• Schriftliche Aufgabe a:
Beantworte anhand des Textauszugs unten diese Fragen:
(i) Wer führte das erste Gespräch der Reihe?
(ii) An welchem Tag fand die Buchvorstellung im Jüdischen Gemeindezentrum in München statt?
(iii) Was gehört laut dem Zitat von Scholem zu einem Gespräch?

━━━

Zur Reihe: Zeit wahrzunehmen, zuzuhören und zu erwidern – So könnte ein deutsch-jüdisches Gespräch aussehen, das es laut Gershom Scholem bislang noch gar nicht gibt: „Ich bestreite, daß es ein solches deutsch-jüdisches Gespräch in irgendeinem echten Sinne als historisches Phänomen je gegeben hat. Zu einem Gespräch gehören zwei, die aufeinander hören, die bereit sind, den anderen in dem was er ist und darstellt, wahrzunehmen und ihm zu erwidern.“ (Scholem, Judaica)

Angesichts eines zunehmend aufgeheizten und toxischen Kommunikationsklimas möchten wir hier einen Raum der deutsch-jüdischen Gespräche eröffnen. Denn Literatur ist immer auch ein Verhandeln und Transformieren von Wirklichkeiten und Möglichkeiten; ein Im-Gespräch-stehen. Wir laden ein zum Zuhören und zum Erwidern; zu einem Austausch zwischen deutschsprachigen jüdischen und nichtjüdischen Schreibenden und Kunstschaffenden über alles, worüber sie jeweils miteinander reden mögen.

Das erste Gespräch führten die Autorin Birgit Müller-Wieland und der Schriftsteller Robert Schindel.

*

BIRGIT MÜLLER-WIELAND: Am 23. Oktober, etwas mehr als zwei Wochen nach dem Terror-Angriff der Hamas auf Israel, fand im Jüdischen Gemeindezentrum in München eine Buchvorstellung statt. Lange vor den Ereignissen geplant, kam der Präsentation der Anthologie Israel. Was geht mich das an? eine unvorhergesehene Dramatik zu. Das Entsetzen und die umfassende Ratlosigkeit im vollbesetzten Saal ließ alle bedrückt zurück. Noch ganz im Eindruck dessen führte ich einige Zeit später, bei meinem Besuch in Wien, ein Gespräch mit Robert Schindel, einem der Protagonisten dieses Münchener Abends ...

━━━

• Schriftliche Aufgabe b: Nenne jede Zeile der Einträge unten, in der das Wort "point" vorkommt. Groß- und Kleinschreibung zählen.

━━━

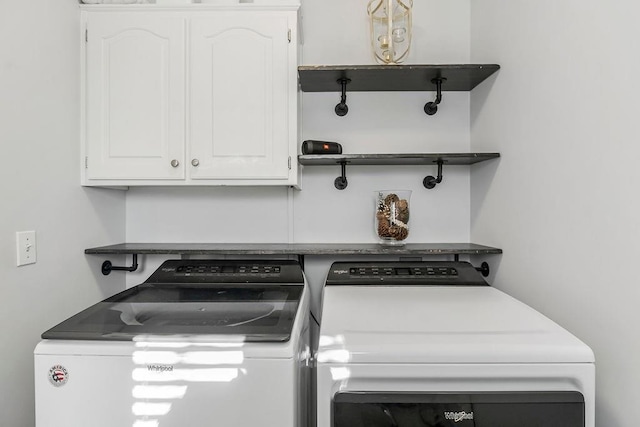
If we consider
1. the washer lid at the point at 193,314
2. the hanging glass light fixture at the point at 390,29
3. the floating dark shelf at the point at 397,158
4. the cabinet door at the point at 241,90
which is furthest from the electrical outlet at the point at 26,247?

━━━

• Vollständige Antwort a:
(i) Die Autorin Birgit Müller-Wieland und der Schriftsteller Robert Schindel.
(ii) Am 23. Oktober.
(iii) Zwei, die aufeinander hören und bereit sind, den anderen in dem, was er ist und darstellt, wahrzunehmen und ihm zu erwidern.

• Vollständige Antwort b:
1. the washer lid at the point at 193,314
2. the hanging glass light fixture at the point at 390,29
3. the floating dark shelf at the point at 397,158
4. the cabinet door at the point at 241,90
which is furthest from the electrical outlet at the point at 26,247?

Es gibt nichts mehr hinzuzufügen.